# soccer mommin' it



## mamamutiny (Jun 24, 2011)

i'm getting ready to travel in a minivan. they have lots of good points, such as decent gas mileage (compared to bigger vans / rigs) and are nice and camouflaged. i've NEVER been pulled over in mine, so i love how low profile it is. just don't be a jackass and cover it with "fuck cops" stickers or anything (ha).
you do lose out on the extra space inside, but if you're accustomed to other forms of travel, the thing feels like a fuckin' palace. you can do your cooking outside with a little rocket stove or campstove, or eat foods that don't require much prep or heating when that's not an option.
we plan to make detachable window screens for it and get some solar panels. the back seats are removable, so we'll probably take out one or both, and the floor is covered with wood paneling for easy cleanup of spills/dog messes. i'm making curtains today.
we can't wait to get her on the road!


----------



## bicycle (Jun 24, 2011)

That sounds fucking awesome!
Do you have any photos of your project(van) would love to see some.

I need o do a drivers license and planning to do the same thing after that.
Im thinking about getting something like this to live in, but it will still take some years:







Keep us posted on this project!


----------



## Matt Derrick (Jun 24, 2011)

sounds sweet, i had a hippy lady that wanted to trade me a mini van for my (full size) bus, but it was a total junker. i ended up tradin out for a dodge ram conversion van, and it's awesome. i can't wait to do some traveling in it! definitely keep us posted!


----------



## Matt Derrick (Jun 24, 2011)

cloudsreflectthesun said:


> That sounds fucking awesome!
> Do you have any photos of your project(van) would love to see some.
> 
> I need o do a drivers license and planning to do the same thing after that.
> ...



this also looks neat, i like the idea of having a trailer behind my van, but not sure if i need that much space.


----------



## bicycle (Jun 25, 2011)

Not neccesery for travel, but for general living on wagonpsquats or in the woods it might be handy to have a bit of extra space.
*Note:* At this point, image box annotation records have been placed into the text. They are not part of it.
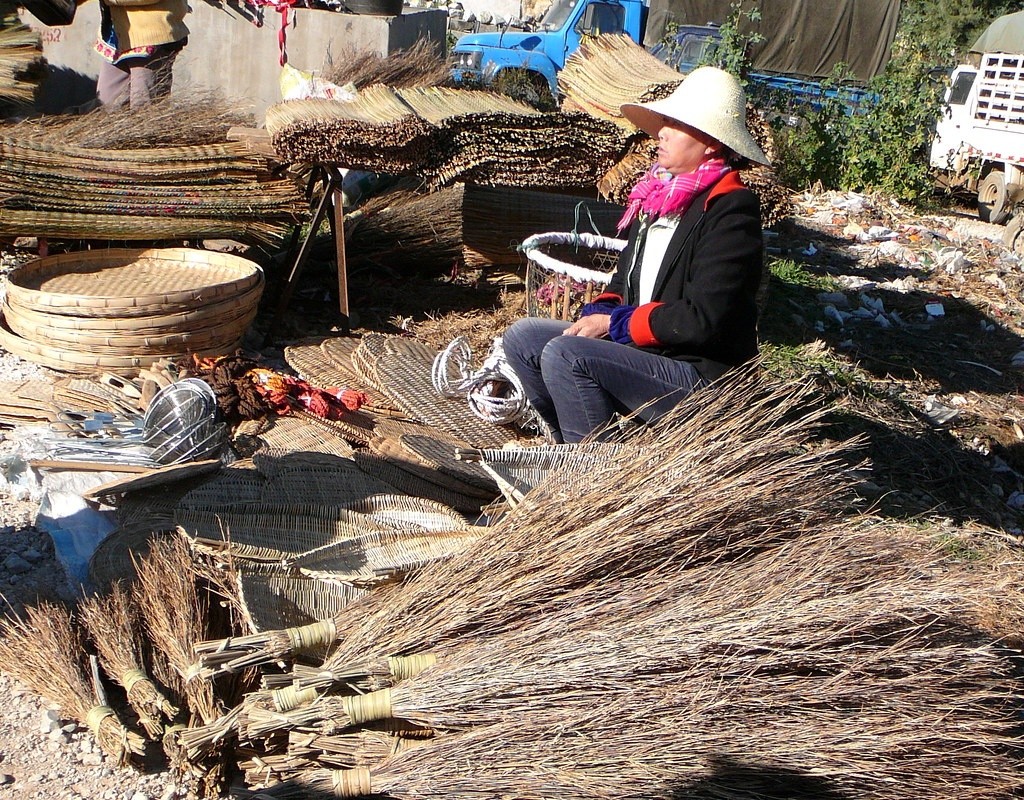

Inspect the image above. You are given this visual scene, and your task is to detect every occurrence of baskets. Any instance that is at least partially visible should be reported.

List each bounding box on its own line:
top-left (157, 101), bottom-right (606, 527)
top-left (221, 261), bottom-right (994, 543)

top-left (463, 181), bottom-right (631, 267)
top-left (1, 249), bottom-right (265, 378)
top-left (523, 231), bottom-right (628, 326)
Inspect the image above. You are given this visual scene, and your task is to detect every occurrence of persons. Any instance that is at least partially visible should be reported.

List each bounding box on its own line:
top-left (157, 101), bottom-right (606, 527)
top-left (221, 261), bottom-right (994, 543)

top-left (503, 65), bottom-right (773, 449)
top-left (93, 1), bottom-right (189, 116)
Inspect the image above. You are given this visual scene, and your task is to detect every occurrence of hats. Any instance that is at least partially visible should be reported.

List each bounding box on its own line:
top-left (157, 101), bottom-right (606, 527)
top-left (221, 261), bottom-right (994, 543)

top-left (620, 65), bottom-right (773, 171)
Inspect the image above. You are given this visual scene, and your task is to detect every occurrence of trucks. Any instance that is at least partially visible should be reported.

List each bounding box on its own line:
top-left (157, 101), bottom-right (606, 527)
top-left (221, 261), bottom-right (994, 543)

top-left (922, 7), bottom-right (1024, 228)
top-left (649, 18), bottom-right (740, 77)
top-left (452, 0), bottom-right (892, 154)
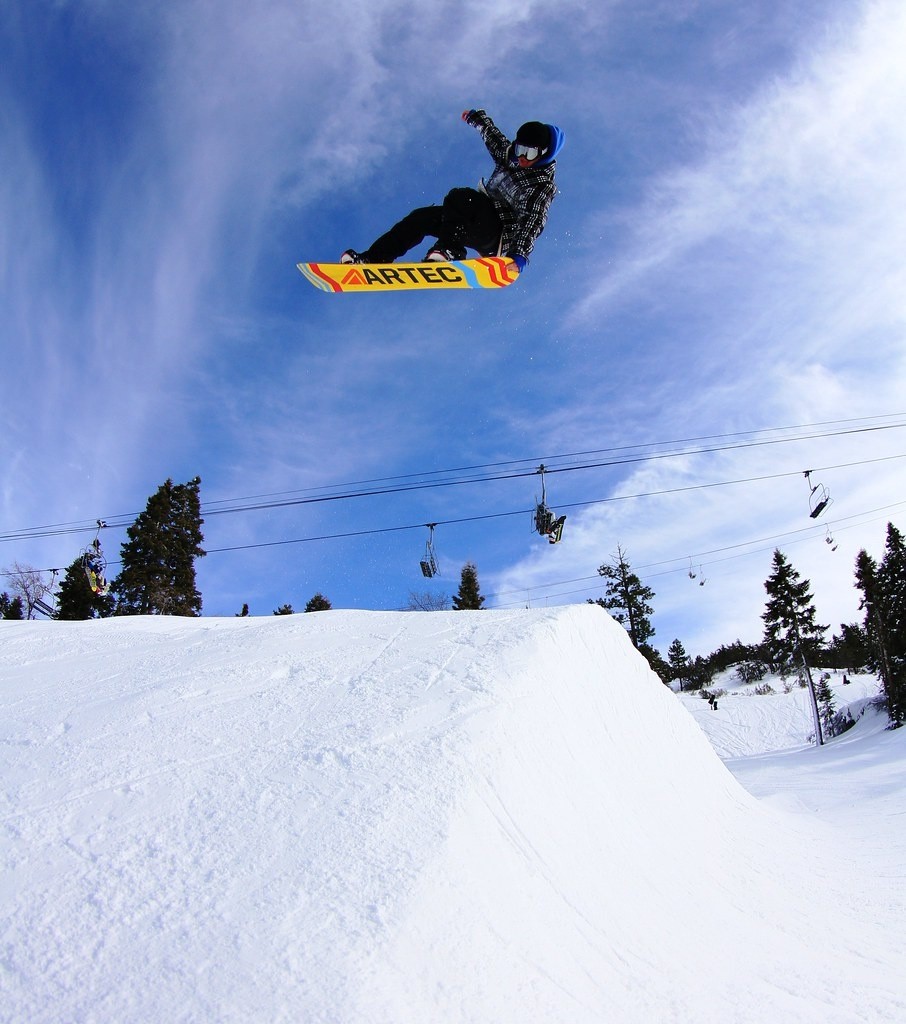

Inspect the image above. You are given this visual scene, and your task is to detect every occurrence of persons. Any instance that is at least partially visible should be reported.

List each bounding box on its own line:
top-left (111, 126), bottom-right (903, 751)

top-left (535, 500), bottom-right (566, 544)
top-left (340, 107), bottom-right (566, 275)
top-left (80, 539), bottom-right (111, 596)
Especially if you are going to do it with your partner, so you dont stick onto "eachothers lip" all day long.

I want a wagon around 6m, build a small kitchen in it, a 2 persons bed, table, solar panels perhaps. space to store books and other things. as living quarter that mostly will stay put at the land.
Then one can retreat himself into his bus/van or use the bus/van for travel.
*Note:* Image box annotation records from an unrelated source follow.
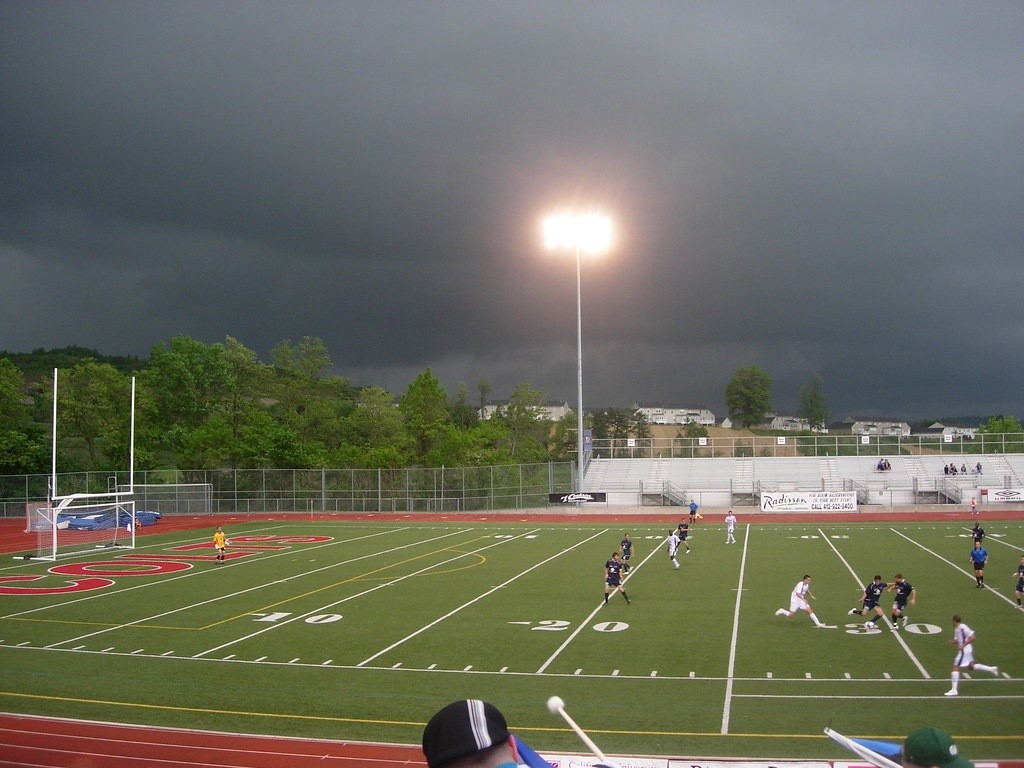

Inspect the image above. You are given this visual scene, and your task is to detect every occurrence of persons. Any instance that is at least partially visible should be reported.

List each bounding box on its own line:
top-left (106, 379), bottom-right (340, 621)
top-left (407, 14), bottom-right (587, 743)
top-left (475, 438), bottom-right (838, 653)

top-left (214, 526), bottom-right (229, 564)
top-left (1011, 555), bottom-right (1024, 608)
top-left (135, 518), bottom-right (141, 531)
top-left (877, 458), bottom-right (891, 471)
top-left (725, 511), bottom-right (737, 545)
top-left (969, 541), bottom-right (988, 589)
top-left (689, 500), bottom-right (698, 523)
top-left (677, 517), bottom-right (690, 554)
top-left (970, 497), bottom-right (979, 516)
top-left (422, 699), bottom-right (520, 768)
top-left (943, 461), bottom-right (983, 476)
top-left (604, 552), bottom-right (630, 606)
top-left (620, 533), bottom-right (634, 574)
top-left (901, 727), bottom-right (975, 768)
top-left (848, 573), bottom-right (915, 630)
top-left (775, 575), bottom-right (825, 629)
top-left (944, 615), bottom-right (998, 697)
top-left (667, 529), bottom-right (681, 570)
top-left (971, 522), bottom-right (986, 547)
I can imagine that the winter will be hard however. A woodstove is necesery!


----------



## Cardboard (Jun 27, 2011)

I had a friend who made a sort of slide out shelf bed on the back of a minivan. she could pull the whole bed out (2 people lowered it down to the ground), with a fold out tent coming from the back door, to make a lot more space. of course camping at a walmart or something, this is not an option, but it was really cool for those times when she wasnt in the city.


----------



## mamamutiny (Jun 27, 2011)

that bed idea sounds cool


----------



## Cardboard (Jun 28, 2011)

Yeah, I will see if I she has pictures of it still, I think she has been without the van for some years, but you can more or less imagine, a storage area under a mattress that can fill up the whole back end of a minivan, but on rolling tracks (like a file cabinet or something). gotta think efficient when you are working with such a small place, since they were 2, having a large bed was some necessity, but it left almost no room for anything else. when she put it on tracks and had storage underneath, room for a kitchen, tools, extra gear... The tent folded onto the hatch-style door, which was my favorite part, pull the bed out, unfold the walls, and double the interior space of the van in about 10 minutes.
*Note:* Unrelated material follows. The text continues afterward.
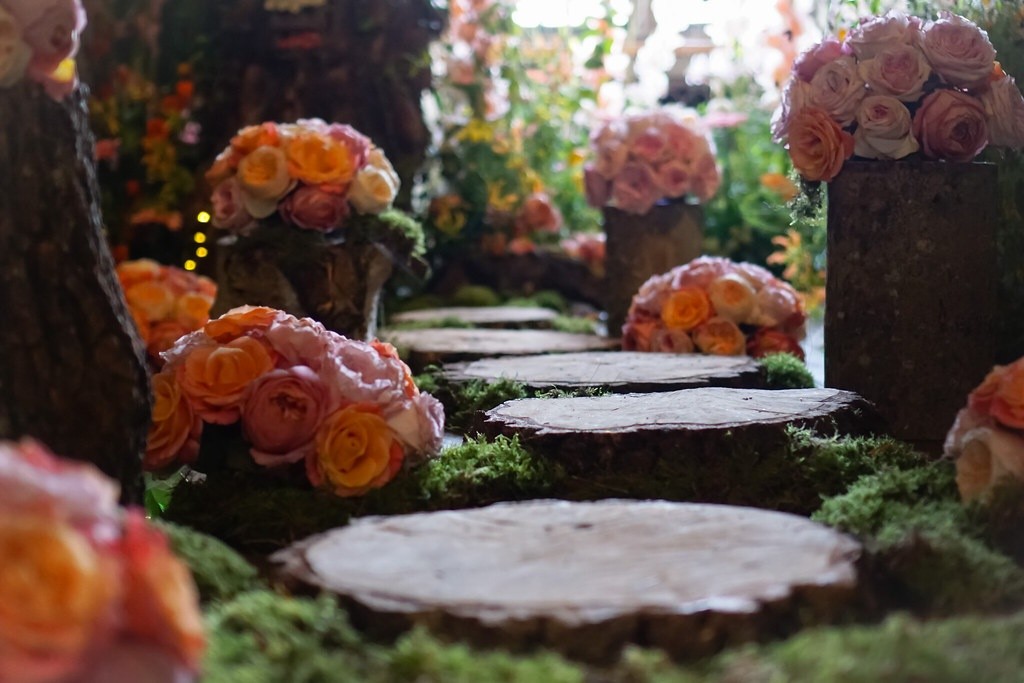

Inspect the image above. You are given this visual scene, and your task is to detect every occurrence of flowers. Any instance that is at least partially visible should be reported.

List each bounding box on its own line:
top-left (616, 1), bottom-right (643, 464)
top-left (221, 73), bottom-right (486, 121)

another option could be the bed coming out the whole way, but still being anchored on the van side, and maybe folding legs, so you are up off the ground. For long term camping somewhere, this would also make another space under the bed for functional use.


----------



## Deleted member 2626 (Jun 28, 2011)

I've been living in my ford ranger truck with an aluminum cap for a while now. I'm runnin to look at a econoline 150 tonight cause it's gettin cramped since I picked up a dog in Texas when I was leather tramping. Good luck. Rubber tramping can be fun but costly.


----------